"I have always had a disconnect between my personal definition of what I consider camouflage, and how it doesn't relate with Mackenzies bunkering on some of his more reputed creations."
Paul:
That feeling seems to be pretty common.
I think the reason for it is many misunderstand what Mackenzie was trying to do in golf architecture by applying some of the techniques of Boer trench camouflage to architecture, particularly bunkering.
For some reason many think Mackenzie was trying to make his sand bunkering invisible to the golfer. He never really did anything of the kind, quite the opposite in fact. Some of his bunkering done in America (which was done after Darwin wrote that article above) was highly visible, almost glaringly visible, in fact.
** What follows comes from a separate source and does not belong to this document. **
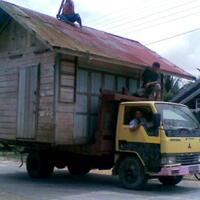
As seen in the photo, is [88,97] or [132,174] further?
[88,97]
The camouflage principle he picked up from Boer trenches and applied to golf architecture was simply that he attempted to make his bunkers look like they were not man-made at all, like they pre-existed the golf course in many cases.
Obviously to do that well he had to develop a construction technique of "tying in" or "tying out" the lines of his bunkers into existing grades or grades that looked like existing grades so that they looked like they weren't man-made at all.
This is what the Boers did with the military trenches they manned in the Boer War. They did that obviously so the British could not even recognize that they existed and consequently didn't fire in that direction.
I think Mackenzie took this Boer camouflage technique a step farther because he also observed that the Boer's constructed "dumby" trenches that looked like the British highly artificial and man-made looking trenches.
They did that obviously to draw British fire at those unmanned artificial man-made looking trenches and away from the camouflaged trenches they were in.
So how did Mackenzie use that latter part in his golf course architecture?
I think he did it by also using bunkers in places that may've been functionally or strategically irrelevent or at the very least not very important in that they did not exactly conform strategically to some standardized strategic risk/reward equation that the golfer had come to expect from bunkering.
Could this be considered a form of strategic trickery in golf architecture?
Of course it could. I can't see how there could be any doubt about it. He certainly did notice that the Boer's very much tricked the British military in their over-all trench methods and he probably felt the same was appropriate with strategic arrangements in golf course architecture, particularly with bunkering.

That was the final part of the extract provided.